[PATCH 3/5] sched: cpufreq: call cpufreq hook from remote CPUs

From: Steve Muckle
Date: Mon May 09 2016 - 17:20:42 EST


Without calling the cpufreq hook for a remote wakeup it is possible
for such a wakeup to go unnoticed by cpufreq on the target CPU for up
to a full tick. This can occur if the target CPU is running a
CPU-bound task and preemption does not occur. If preemption does occur
then the scheduler is expected to run soon on the target CPU anyway so
invoking the cpufreq hook on the remote wakeup is not required.

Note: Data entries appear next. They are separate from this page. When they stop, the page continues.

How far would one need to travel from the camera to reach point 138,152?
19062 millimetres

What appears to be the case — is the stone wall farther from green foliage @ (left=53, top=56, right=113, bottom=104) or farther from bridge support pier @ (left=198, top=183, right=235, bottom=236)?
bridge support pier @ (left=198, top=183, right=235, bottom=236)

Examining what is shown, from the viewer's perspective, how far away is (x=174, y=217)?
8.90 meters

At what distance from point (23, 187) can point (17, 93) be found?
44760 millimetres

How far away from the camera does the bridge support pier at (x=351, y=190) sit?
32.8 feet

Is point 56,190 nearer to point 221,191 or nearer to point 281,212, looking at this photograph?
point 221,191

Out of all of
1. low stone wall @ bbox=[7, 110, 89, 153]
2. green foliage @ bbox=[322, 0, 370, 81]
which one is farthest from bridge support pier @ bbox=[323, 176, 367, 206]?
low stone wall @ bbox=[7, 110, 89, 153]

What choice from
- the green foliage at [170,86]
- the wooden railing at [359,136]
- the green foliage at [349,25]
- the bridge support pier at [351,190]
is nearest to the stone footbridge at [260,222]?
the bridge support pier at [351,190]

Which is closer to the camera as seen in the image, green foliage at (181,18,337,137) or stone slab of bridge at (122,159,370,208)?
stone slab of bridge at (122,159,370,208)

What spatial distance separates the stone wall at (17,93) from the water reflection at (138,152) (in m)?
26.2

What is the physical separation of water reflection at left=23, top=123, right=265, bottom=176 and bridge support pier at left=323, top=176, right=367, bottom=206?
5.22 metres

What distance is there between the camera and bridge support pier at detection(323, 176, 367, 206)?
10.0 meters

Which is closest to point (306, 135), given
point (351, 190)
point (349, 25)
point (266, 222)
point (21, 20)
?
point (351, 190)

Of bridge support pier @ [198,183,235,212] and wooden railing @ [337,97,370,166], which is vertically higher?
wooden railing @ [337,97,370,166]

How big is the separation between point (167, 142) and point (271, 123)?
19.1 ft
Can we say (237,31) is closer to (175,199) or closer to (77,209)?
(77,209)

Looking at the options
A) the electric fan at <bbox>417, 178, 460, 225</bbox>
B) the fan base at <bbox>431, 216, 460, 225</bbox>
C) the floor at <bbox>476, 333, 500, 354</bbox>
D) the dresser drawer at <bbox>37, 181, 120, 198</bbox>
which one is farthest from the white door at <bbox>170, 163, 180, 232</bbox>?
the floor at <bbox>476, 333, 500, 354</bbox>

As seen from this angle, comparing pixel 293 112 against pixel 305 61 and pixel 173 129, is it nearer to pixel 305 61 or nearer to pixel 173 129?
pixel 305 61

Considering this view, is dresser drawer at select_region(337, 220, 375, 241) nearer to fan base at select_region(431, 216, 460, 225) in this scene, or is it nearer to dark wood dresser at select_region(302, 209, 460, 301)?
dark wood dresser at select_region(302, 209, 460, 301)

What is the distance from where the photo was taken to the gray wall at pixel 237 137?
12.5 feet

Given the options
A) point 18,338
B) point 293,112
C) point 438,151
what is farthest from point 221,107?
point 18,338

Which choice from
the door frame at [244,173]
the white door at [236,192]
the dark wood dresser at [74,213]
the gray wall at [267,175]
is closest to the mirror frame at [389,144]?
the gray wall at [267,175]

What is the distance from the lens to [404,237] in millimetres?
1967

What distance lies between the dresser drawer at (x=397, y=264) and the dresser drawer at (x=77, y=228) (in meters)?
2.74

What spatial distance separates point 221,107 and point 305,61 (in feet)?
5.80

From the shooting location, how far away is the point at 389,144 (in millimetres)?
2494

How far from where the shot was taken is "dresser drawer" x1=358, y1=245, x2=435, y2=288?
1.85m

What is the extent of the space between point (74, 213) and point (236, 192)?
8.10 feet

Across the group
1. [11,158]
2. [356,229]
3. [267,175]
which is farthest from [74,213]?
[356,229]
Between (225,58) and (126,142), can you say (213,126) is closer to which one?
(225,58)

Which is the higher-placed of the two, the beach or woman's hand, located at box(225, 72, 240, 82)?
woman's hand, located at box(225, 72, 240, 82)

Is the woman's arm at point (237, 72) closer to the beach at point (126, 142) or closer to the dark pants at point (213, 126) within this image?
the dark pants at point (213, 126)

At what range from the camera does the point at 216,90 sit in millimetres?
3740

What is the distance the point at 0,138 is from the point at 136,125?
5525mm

In order to avoid unnecessary interprocessor communication in the
governor for the preemption case, the existing hook (which happens
before preemption is decided) is only called when the target CPU
is within the current CPU's cpufreq policy. A new hook is added in
check_preempt_curr() to handle events outside the current CPU's
cpufreq policy where preemption does not happen.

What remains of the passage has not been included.